[Raw records]
BEGIN

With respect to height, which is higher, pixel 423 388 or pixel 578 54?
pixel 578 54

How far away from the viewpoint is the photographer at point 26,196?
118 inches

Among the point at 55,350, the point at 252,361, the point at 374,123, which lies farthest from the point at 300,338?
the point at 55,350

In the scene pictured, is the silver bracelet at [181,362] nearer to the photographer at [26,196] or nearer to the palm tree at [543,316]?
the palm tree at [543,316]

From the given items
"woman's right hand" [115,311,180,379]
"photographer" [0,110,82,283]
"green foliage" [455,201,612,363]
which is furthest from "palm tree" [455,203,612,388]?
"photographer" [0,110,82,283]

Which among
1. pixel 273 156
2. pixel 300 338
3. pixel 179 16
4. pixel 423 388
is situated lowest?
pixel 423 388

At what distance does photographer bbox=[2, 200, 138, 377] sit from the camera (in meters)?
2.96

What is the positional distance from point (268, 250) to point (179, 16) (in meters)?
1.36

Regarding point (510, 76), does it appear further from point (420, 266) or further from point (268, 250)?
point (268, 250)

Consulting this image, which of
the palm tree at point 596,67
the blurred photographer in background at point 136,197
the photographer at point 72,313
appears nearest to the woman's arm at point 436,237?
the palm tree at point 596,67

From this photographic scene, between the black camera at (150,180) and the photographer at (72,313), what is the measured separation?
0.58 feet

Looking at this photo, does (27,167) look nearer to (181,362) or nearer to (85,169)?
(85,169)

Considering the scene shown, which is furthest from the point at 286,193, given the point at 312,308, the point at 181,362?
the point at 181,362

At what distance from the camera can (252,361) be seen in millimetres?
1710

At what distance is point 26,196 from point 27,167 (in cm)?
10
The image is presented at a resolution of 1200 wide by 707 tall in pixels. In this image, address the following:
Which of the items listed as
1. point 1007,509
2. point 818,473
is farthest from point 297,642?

END

Stated goal:
Copy the stretch from the line containing "Considering the scene" through the end of the material, putting "millimeters" in place of "millimetres" and changing nothing else.

Reply:
Considering the scene shown, which is furthest from the point at 286,193, given the point at 312,308, the point at 181,362?
the point at 181,362

At what distance from the camera can (252,361) be seen in millimeters?
1710

At what distance is point 26,196 from point 27,167 (in cm)?
10
The image is presented at a resolution of 1200 wide by 707 tall in pixels. In this image, address the following:
Which of the items listed as
1. point 1007,509
2. point 818,473
is farthest from point 297,642?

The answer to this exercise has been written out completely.